Research finds that many narrowband users are getting increasingly disgruntled, and are planning to upgrade their Net connection soon

Unhappiness about the performance of narrowband Internet connections will ensure that large numbers of Web users keep upgrading to broadband, the latest research has found.

US analyst group Parks Associates predicted on Thursday that there will be a spike in demand for high-speed Internet services in America over the next few months -- suggesting that the UK's broadband boom is also unlikely to falter.

Parks Associates interviewed 2,000 households during March and April this year.
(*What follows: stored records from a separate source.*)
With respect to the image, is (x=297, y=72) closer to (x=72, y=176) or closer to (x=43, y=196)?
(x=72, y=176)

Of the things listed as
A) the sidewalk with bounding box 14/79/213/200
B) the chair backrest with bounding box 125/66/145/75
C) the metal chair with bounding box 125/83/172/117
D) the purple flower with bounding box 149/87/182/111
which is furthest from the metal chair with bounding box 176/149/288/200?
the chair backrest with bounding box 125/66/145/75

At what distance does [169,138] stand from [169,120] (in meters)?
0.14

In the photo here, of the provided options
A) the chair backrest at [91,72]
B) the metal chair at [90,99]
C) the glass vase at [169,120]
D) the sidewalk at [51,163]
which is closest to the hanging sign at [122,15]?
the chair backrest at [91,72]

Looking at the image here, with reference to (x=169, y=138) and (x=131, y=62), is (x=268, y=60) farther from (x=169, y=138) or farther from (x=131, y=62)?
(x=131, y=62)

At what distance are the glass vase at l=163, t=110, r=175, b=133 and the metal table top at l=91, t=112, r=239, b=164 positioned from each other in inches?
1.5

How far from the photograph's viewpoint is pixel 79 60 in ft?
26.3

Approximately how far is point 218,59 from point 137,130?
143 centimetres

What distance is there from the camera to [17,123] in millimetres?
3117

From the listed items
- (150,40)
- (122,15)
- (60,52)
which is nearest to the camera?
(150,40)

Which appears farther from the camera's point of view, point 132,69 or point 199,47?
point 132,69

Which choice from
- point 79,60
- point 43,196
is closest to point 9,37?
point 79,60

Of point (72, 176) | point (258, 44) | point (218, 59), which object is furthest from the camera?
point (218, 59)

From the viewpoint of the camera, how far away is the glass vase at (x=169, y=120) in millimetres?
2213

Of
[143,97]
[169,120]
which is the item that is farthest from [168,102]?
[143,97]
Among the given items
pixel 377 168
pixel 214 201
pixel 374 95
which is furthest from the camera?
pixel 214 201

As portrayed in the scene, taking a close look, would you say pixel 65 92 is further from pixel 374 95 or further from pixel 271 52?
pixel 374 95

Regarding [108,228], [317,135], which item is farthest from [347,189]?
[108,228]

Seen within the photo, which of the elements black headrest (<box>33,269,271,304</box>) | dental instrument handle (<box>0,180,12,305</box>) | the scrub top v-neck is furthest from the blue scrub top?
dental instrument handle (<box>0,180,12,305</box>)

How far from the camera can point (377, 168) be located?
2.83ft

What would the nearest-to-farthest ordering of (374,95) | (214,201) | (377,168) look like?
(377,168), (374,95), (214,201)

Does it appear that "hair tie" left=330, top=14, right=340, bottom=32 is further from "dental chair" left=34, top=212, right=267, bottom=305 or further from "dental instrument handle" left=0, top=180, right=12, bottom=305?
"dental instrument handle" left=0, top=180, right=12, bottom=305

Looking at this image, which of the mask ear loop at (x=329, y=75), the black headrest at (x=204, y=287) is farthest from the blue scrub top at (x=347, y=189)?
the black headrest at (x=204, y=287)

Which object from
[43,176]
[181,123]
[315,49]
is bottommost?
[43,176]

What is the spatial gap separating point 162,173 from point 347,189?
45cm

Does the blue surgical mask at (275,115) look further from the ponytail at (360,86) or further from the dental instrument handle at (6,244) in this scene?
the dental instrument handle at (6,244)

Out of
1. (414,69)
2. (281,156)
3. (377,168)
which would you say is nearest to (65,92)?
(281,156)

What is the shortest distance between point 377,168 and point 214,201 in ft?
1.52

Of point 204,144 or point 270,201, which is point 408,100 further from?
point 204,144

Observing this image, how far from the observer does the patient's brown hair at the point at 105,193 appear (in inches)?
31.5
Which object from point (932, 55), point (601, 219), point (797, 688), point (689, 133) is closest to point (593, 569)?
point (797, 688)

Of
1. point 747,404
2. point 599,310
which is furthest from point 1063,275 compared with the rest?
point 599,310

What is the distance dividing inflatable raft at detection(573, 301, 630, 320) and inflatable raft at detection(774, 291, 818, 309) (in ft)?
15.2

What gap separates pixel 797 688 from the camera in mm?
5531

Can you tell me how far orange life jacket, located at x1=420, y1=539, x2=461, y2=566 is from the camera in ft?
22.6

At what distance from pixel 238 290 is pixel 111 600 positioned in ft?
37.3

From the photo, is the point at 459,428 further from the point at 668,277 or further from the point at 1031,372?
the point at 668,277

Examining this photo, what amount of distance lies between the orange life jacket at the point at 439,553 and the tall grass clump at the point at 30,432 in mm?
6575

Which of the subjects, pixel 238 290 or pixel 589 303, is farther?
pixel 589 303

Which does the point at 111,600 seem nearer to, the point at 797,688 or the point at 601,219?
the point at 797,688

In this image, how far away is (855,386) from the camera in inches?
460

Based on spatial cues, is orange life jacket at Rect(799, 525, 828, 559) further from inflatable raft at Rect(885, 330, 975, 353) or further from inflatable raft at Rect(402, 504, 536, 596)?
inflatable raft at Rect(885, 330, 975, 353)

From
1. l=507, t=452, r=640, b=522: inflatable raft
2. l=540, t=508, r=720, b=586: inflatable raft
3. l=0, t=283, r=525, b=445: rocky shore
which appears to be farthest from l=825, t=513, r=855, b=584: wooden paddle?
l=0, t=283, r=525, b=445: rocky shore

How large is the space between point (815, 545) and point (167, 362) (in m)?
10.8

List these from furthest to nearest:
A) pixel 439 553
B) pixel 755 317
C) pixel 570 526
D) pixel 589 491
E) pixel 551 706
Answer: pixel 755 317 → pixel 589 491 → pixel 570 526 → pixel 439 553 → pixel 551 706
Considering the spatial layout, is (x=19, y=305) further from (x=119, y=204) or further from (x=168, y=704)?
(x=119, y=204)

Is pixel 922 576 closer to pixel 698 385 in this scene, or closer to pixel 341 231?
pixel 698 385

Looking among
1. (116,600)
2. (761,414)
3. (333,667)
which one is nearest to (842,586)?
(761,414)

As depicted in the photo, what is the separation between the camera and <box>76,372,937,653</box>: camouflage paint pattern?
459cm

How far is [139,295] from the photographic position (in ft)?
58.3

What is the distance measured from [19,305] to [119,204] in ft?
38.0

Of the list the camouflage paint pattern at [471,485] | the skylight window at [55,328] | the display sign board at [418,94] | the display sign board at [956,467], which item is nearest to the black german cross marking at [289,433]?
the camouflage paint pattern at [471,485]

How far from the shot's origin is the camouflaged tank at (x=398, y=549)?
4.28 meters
Only 53 percent of the narrowband users surveyed said they were happy with their service, compared to 71 percent back in 2001, and just 11 percent were "extremely satisfied".

Almost 50 percent of current narrowband users told Parks Associates they were likely to upgrade to broadband soon, a significant increase on the one-third of interviewees who said this two years ago.
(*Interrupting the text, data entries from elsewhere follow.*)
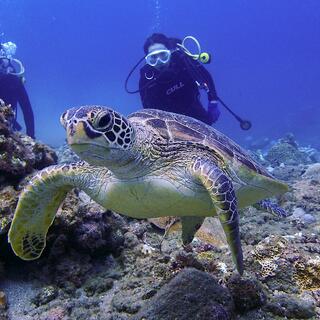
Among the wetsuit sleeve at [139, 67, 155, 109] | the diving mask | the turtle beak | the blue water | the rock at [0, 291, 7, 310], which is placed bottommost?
the rock at [0, 291, 7, 310]

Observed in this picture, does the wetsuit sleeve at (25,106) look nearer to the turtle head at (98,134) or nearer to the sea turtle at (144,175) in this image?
the sea turtle at (144,175)

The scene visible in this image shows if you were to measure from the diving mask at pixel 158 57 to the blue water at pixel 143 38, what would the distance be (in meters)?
77.7

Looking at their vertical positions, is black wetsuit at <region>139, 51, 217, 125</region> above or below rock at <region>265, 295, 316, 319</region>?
above

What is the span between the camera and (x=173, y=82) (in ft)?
29.1

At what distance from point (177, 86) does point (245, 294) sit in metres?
6.67

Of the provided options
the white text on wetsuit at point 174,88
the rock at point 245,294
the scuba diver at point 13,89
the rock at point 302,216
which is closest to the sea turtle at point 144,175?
the rock at point 245,294

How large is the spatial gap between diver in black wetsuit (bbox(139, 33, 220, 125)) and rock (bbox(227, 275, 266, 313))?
20.2 ft

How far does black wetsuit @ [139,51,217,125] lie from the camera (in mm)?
8836

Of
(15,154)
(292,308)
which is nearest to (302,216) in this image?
(292,308)

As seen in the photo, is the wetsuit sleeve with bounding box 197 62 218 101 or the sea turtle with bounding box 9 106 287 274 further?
the wetsuit sleeve with bounding box 197 62 218 101

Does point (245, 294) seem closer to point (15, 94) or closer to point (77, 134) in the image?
point (77, 134)

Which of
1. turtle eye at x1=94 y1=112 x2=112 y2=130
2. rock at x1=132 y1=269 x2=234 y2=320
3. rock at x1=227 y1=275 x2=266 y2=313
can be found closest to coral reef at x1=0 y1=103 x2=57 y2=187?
turtle eye at x1=94 y1=112 x2=112 y2=130

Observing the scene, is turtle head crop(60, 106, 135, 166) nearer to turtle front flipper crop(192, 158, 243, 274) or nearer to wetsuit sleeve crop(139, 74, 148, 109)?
turtle front flipper crop(192, 158, 243, 274)

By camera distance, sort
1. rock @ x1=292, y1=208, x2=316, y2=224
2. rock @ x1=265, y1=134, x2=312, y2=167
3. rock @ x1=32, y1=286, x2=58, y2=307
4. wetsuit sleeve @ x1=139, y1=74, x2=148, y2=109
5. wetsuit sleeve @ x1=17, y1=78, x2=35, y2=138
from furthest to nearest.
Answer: rock @ x1=265, y1=134, x2=312, y2=167 < wetsuit sleeve @ x1=17, y1=78, x2=35, y2=138 < wetsuit sleeve @ x1=139, y1=74, x2=148, y2=109 < rock @ x1=292, y1=208, x2=316, y2=224 < rock @ x1=32, y1=286, x2=58, y2=307
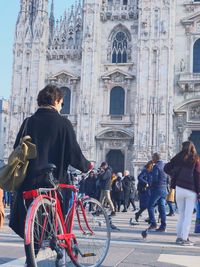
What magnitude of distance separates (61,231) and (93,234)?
0.81 metres

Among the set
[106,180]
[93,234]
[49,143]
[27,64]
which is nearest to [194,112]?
[27,64]

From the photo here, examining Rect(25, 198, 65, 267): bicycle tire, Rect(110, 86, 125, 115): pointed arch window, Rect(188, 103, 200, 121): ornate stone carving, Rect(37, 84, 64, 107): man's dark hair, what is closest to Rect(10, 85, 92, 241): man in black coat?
Rect(37, 84, 64, 107): man's dark hair

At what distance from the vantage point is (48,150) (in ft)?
14.8

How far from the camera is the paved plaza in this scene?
5.29 meters

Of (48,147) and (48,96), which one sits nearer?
(48,147)

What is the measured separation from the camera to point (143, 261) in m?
5.46

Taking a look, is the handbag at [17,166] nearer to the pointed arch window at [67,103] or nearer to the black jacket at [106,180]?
the black jacket at [106,180]

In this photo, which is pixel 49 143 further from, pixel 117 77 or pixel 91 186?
pixel 117 77

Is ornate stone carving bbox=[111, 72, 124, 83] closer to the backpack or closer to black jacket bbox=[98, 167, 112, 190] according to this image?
the backpack

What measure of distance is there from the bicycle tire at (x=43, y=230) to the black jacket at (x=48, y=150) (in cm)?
29

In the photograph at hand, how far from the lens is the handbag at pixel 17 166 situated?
13.3ft

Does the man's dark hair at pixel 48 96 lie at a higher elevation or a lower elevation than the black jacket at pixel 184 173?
higher

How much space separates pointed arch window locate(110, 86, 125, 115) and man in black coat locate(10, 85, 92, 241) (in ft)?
83.2

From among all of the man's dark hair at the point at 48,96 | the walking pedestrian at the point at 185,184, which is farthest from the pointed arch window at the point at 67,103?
the man's dark hair at the point at 48,96
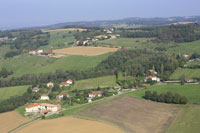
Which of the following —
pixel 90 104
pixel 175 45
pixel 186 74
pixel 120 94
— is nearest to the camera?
pixel 90 104

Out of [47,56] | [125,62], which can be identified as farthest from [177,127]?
[47,56]

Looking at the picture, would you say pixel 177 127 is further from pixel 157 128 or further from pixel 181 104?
pixel 181 104

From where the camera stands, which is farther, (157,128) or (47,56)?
(47,56)

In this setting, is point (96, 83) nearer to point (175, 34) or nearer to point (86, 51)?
point (86, 51)

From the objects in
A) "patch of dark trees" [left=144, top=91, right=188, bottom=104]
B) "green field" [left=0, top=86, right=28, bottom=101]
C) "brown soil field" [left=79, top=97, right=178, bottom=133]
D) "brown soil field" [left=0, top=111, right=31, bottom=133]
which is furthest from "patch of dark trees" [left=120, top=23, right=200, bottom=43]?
"brown soil field" [left=0, top=111, right=31, bottom=133]

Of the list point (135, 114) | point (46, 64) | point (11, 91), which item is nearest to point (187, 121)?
point (135, 114)

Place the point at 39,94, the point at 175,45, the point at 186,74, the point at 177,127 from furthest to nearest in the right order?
the point at 175,45
the point at 186,74
the point at 39,94
the point at 177,127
"When combined, these two factors suggest favourable demand for broadband in the next few quarters," said Michael Greeson, vice president and principal analyst for Parks Associates, in a statement.

"Although little has changed in the substance and quality of narrowband service, dial-up subscribers are increasingly judging the quality of their connection based on the perception of what broadband has to offer," Greeson added.

In the UK, broadband take-up is thought to still be excess of 30,000 new subscribers a week. There has been speculation that this figure could drop -- as ISPs run out of customers who had been put off by earlier high prices, but now feel happy to pay up to £30 per month for broadband.

Parks Associates' work, though, suggests that the current buoyant market is here to stay -- good news for the UK telecoms industry and broadband content providers.